You can update the portal without touching core? I assumed the portal was directly tied to Ghosts core and could not be edited.
I was talking about the theme which I wrongly called template. In my case I use „source“. No need to touch the core.
Portal is a separate standalone app. While it’s in the monorepo, you certainly can build a custom version and load it instead of the version that automatically ships with Ghost head. Although since Portal makes a LOT of API calls to Ghost, staying in step with any changes made to Ghost core is going to be important for any forks.
I suspect that in the case of a lot of the sign-up spam that Portal isn’t actually being used. The spammers are probably just directly hitting the sign up endpoints. Changing portal to include a capcha will annoy your real users, but since spammers are probably not using portal, you probably won’t improve much.
If you wanted actual capcha protection signups, you’d need to edit the endpoint, not just portal.
Heavily dependent on Ghost to implement I suppose. Doesn’t help it’s a small team. I know they’re doing their best though!
I think you’re on to something here. I might try to mess with this and see what I can do.
Good luck! After Cloudflare was down for several hours today, I disabled it and took back control of my DNS. Let‘s see how much it played a part in this.
To be honest, Cloudflare is pretty solid for security and everything else that goes along with it. Both AWS and Cloudflare have witnessed the same fate. It was one inconvenience. Better than getting DDOS.
Not if the DDoS lasts less than four hours.
Today’s outage told me I have not configured my Cloudflare properly because I was wholly unaffected ![]()

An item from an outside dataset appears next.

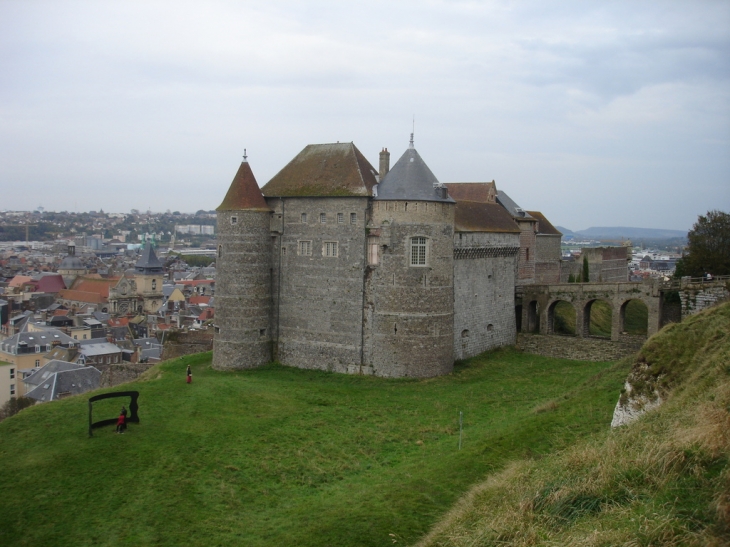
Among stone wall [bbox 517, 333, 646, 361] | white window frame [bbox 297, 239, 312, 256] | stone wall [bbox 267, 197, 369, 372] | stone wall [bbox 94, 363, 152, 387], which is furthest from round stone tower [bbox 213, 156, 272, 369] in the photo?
stone wall [bbox 517, 333, 646, 361]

We’re seeing the same issue on one Ghost site: a coordinated burst of ~100 automated form submissions per day using a mix of corporate email domains (e.g., campbells.com, similar large-brand domains) and Gmail addresses, including dot-variants (e.g., n.o.n.a.m.e@gmail.com), all originating from the same server infrastructure. Some accounts appear to confirm due to corporate email security scanners, but session replays clearly show bot behavior—rapid page scanning, repeated form submissions within seconds, no real engagement, then rotation. We’ve traced much of this activity to MoltBot-associated infrastructure using NordVPN and Tor exit nodes, which has polluted our membership data and begun to impact sender reputation, forcing us to disable signups and add Cloudflare protections by blocking but do nothing.
I should also add that we’ve been using Cloudflare for 5+ years on this site with all available protections enabled, and it still hasn’t stopped this behavior. Cloudflare’s recommendation is to implement Turnstile, but that raises the question: why isn’t this supported more easily at the Ghost core level—e.g., via a native integration where we can simply add our Cloudflare or Google CAPTCHA keys for signup, contact, and comment forms?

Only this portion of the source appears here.